→ Selection:

That’s the definition of insurance. We accept a small, guaranteed loss (the cost of insurance premiums or delayed Social Security benefits) in exchange for protecting us from an unlikely but potentially catastrophic loss.
A reader asks: Is claiming Social Security benefits harder than betting on pig racing?
How does that relate to delaying Social Security benefits, a.k.a., Old-Age, Survivors, and Disability Insurance?
Delaying Social Security benefits is like purchasing additional longevity insurance. The equivalent premium payment is forgoing some Social Security benefits that we would otherwise receive if we claimed at age 62.
The equivalent catastrophic loss in retirement is becoming impoverished when we are very old. Delaying claiming Social Security benefits is a way to buy more longevity insurance. Said differently, it’s a way to transfer some guaranteed income early in retirement to provide more income later in retirement should we live to be very old.
This is the catch, of course. We don’t know if we will live a very long time and, if we don’t, we will have given up those early benefits for no reason, like buying auto insurance and never needing to file a claim.
When we buy auto or life insurance, we don’t know if we will have a huge accident or die while dependents still need our job income, either. We may be paying those premiums with no return and, in fact, we hope we are. We don’t make a bet on when those things might happen, we buy insurance to protect ourselves if they happen because an uninsured loss could be really bad. The alternative is to hope we’re lucky.
Short retirements are cheaper than long retirements. Let’s assume that you will need $50,000 a year to cover your living expenses after you retire. A retiree who leaves the workforce at age 62 and dies at age 67 will need $250,000 to fund retirement. A worker who retires at age 62 and lives to age 92 will need $1.5M to fund retirement.
(Both numbers are actually smaller than this when we consider the time value of money, but let’s keep it simple for now.)

→ Exercise task A:
Output the Social Security passage word for word, from "Short retirements are" to "need $1.5M to fund retirement.".
→ Exercise task B:
Using the Social Security passage, explain in one to three sentences why people buy auto or life insurance rather than betting on when an accident or death might happen.
→ Exercise task C:
Resume the passage on delaying Social Security benefits, starting after its final sentence.

→ Record excerpts:
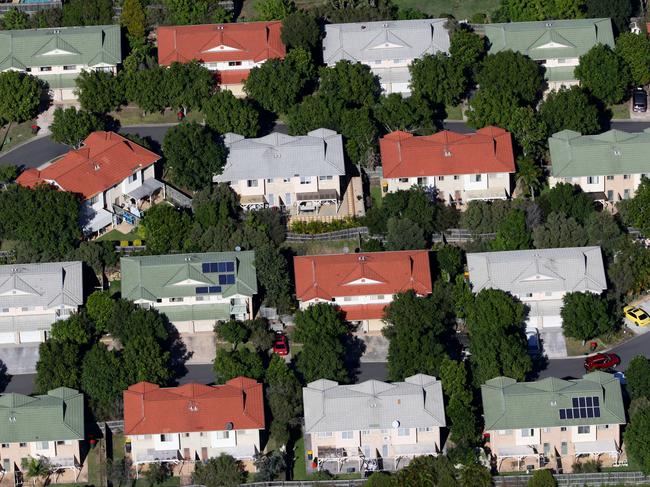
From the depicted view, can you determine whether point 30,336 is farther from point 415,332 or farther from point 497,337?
point 497,337

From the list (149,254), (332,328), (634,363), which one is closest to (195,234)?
(149,254)

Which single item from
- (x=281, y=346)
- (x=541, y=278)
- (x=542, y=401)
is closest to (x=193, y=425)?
(x=281, y=346)

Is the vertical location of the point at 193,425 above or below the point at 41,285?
below

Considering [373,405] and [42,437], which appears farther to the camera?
[373,405]

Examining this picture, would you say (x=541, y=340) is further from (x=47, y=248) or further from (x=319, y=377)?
(x=47, y=248)

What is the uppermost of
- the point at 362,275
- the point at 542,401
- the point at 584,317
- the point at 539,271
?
the point at 362,275

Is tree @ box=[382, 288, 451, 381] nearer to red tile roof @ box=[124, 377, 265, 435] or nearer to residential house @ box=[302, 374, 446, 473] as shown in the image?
residential house @ box=[302, 374, 446, 473]
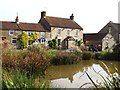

→ Reply A:
Short retirements are cheaper than long retirements. Let’s assume that you will need $50,000 a year to cover your living expenses after you retire. A retiree who leaves the workforce at age 62 and dies at age 67 will need $250,000 to fund retirement. A worker who retires at age 62 and lives to age 92 will need $1.5M to fund retirement.

→ Reply B:
They buy insurance to protect themselves in case those things happen, because an uninsured loss could be really bad. The only alternative is to hope they're lucky.

→ Reply C:
In other words, if you don’t live long, your retirement will be relatively cheap and if you become quite old it will be relatively expensive.
When you delay claiming Social Security benefits and only live a short time, you will reduce your income but it won’t hurt much because you will also have a cheap retirement. If you live a long time, you will increase your income by delaying claiming and you will need the additional income because you will have a long, expensive retirement.
Now, let’s look at the alternative bet of claiming your benefits early.
If you live only a short time after retiring, you will have maximized your Social Security income for a scenario in which your retirement wasn’t that long or expensive. If you live a long time, you will have minimized your Social Security income for a scenario in which your retirement is relatively expensive.
The goal of delaying claiming your Social Security benefits is to make sure you have more money in the worst case scenario, living a very long, very expensive retirement. It’s like taking some small, certain losses by buying car insurance to avoid an improbable catastrophic loss if you have the big accident.
Now, Chris, I suspect that you’re trying to place a bet on whether or not you will live a long time. If you’re healthy, you can’t know how long you will live. If you’re going to place that bet, you’re correct, you might as well bet on the pigs.
A better way to frame this decision is as a purchase of additional longevity insurance to protect your household against a very long, expensive retirement instead of framing it as a bet on how long you might live.
Your comment says, “It doesn’t help with the confidence and security we seek in retirement.“
If it’s confidence and security you seek, buy insurance. You get that by delaying claiming Social Security benefits as long as you can afford to do so, thereby taking the catastrophic scenario, inadequate income in old age, off the table.
You also say, “Trying to forecast what that will cost us in lost investment income vs the higher Social Security benefit when claimed later is like betting on the pig races at the fair.”
You’re trying to compare two very different things. Your investment portfolio is a liquid asset with no longevity guarantee — you can outlive your portfolio. Annuities and Social Security benefits are illiquid but they will provide income if you live to 120. You probably need both.
Like not knowing how long you will live, you can’t know how much investment income this decision will cost you. You can only guess. If your investments go south, you will have been much better off with more Social Security income, and vice versa.
Since you don’t know how long you will live or how your investments will turn out over the long term, the trick is to make sure you have an adequate floor of Social Security benefits, fixed annuities and the like to protect against a very long life and poor investment results. Invest what’s left for upside potential and liquidity. That will tell you whether delaying benefits is a good strategy for your personal situation.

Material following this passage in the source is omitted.